Although the world may be watching San Francisco as the leading voice in the AI conversation, a lot of our young people, perhaps surprisingly, hate it. In a city with a long history of attracting young people for its rich artistic and progressive history, some say artificial intelligence represents everything the city stands against.
?On Wednesday evenings at Kiitos Cocktail Lounge and Sports Bar on Capp Street, a small group of people meet for drinks. You spot them immediately, dramatically ranging in age, ethnicity and other demographics and dressed in matching bright red T-shirts with bold white lettering: STOP AI.
The grassroots activist organization formed in 2024 in Oakland but now meets all across the Bay Area. Stop AI attendees span generations, all inspired by witnessing the negative consequences of AI in their day-to-day lives.

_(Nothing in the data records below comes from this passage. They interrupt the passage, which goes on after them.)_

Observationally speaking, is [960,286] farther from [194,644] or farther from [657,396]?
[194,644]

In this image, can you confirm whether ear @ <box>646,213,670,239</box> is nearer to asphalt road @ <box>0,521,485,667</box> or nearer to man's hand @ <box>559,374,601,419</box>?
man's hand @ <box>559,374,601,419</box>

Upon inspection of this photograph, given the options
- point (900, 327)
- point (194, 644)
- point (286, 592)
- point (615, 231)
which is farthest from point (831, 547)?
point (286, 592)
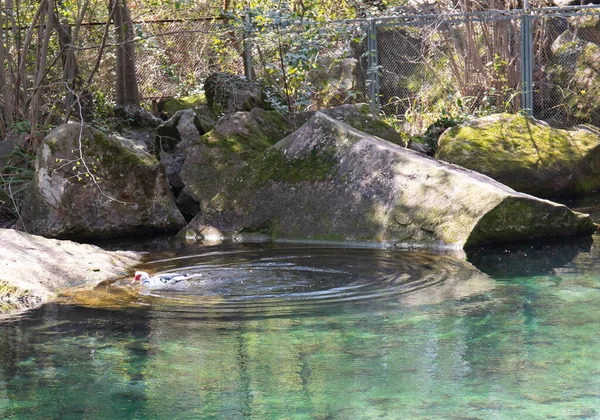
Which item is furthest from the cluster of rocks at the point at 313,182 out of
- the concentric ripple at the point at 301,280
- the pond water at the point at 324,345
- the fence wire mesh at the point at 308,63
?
the fence wire mesh at the point at 308,63

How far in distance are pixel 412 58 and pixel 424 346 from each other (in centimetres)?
1210

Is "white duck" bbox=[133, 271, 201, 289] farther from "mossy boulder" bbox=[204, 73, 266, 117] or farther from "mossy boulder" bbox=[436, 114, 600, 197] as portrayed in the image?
"mossy boulder" bbox=[204, 73, 266, 117]

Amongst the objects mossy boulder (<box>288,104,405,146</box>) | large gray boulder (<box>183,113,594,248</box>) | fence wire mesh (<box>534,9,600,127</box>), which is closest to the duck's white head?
large gray boulder (<box>183,113,594,248</box>)

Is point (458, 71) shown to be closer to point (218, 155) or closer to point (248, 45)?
point (248, 45)

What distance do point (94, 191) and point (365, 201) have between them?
300cm

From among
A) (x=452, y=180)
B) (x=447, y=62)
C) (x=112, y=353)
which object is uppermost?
(x=447, y=62)

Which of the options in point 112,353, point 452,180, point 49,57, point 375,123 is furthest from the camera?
point 49,57

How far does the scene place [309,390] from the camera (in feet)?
12.7

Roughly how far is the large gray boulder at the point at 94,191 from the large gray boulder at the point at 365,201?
0.71 meters

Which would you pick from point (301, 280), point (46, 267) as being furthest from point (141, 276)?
point (301, 280)

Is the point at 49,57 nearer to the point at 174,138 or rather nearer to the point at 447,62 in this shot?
the point at 174,138

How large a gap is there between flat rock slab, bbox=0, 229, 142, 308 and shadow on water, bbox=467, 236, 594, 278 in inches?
117

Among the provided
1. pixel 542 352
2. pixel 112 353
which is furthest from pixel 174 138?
pixel 542 352

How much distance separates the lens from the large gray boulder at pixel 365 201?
771 cm
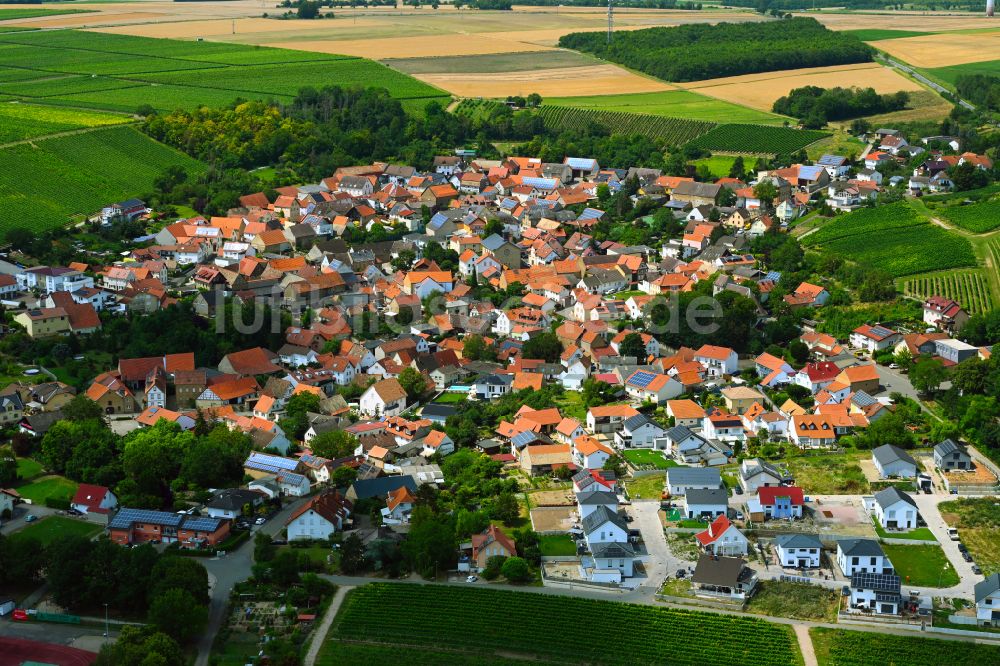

A former software engineer whose job was replaced by AI is now "taunted" with billboards for AI startups that say they will "stop hiring humans." An art teacher in his 70s is worried about the future of visual art when everything can be replicated. And Valielza Huynh-O'Keefe, a 27-year-old County Council member of the San Francisco Green Party, wants to prevent AI from seeping more into her life than it already has.
"I think for Gen Z, I think that feeling of nihilism is strong, I think the assumption that we like AI is generally misplaced. Gen Z wants to do something about it, but I think there is just a lack of political direction," Huynh-O'Keefe says.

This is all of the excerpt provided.